Educação
Hospital universitário de MS garante acompanhamento escolar para crianças
Classe Hospitalar
No Hospital da Universidade Federal da Grande Dourados (UFGD), em Mato Grosso do Sul, as crianças em longos períodos de internação podem seguir os estudos com o projeto Classe Hospitalar. Há sete anos em funcionamento, o projeto garante oferta de conteúdo, acompanhamento escolar ou curricular e aplicação de eventuais provas, possibilitando a continuidade dos estudos durante o tratamento.
O Classe Hospitalar surgiu de um convênio entre o hospital e a Secretaria de Educação de Mato Grosso do Sul. O hospital universitário da UFGD, única unidade de internação em pediatria na macrorregião de Dourados, atende 34 municípios.
A parceria do governo do Estado com a administração municipal assegura a parte pedagógica, desenvolvida em um ambiente preparado especialmente para a proposta, como explica a superintendente do hospital universitário, doutora Mariana Croda.
Segundo Mariana, o ambiente foi todo montado para que as crianças, mesmo em tratamento, continuem suas rotinas. “O profissional que vem para cá é um especialista em educação especial”, afirma. “Ele já vem com esse outro olhar, dessa questão inclusiva muito maior porque, se a criança está internada, parte do princípio que ela já teria uma necessidade de um olhar diferenciado.”

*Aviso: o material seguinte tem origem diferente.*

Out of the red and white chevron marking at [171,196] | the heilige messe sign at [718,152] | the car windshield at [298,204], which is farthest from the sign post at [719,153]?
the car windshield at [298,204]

Entre os benefícios detectados pelos profissionais que acompanham as crianças estão a melhora no próprio atendimento, uma vez que a Classe Hospitalar pode possibilitar maior adaptação ao ambiente hospitalar e elevar a autoestima das crianças. Existe, até, a redução do tempo de internação dos alunos-pacientes. Segundo dados da unidade, só no primeiro semestre de 2015 foram realizados 619 atendimentos, beneficiando 191 pacientes.
O direito a acompanhamento escolar em unidades hospitalares é assegurado pelo artigo 214 da Constituição Federal, que prevê a universalização do atendimento em casos de internação que ultrapassem 15 dias. A Lei de Diretrizes e Bases da Educação Nacional estabelece que o poder público crie formas alternativas de acesso aos diferentes níveis de ensino, podendo organizar-se de diferentes formas para garantir o processo de aprendizagem.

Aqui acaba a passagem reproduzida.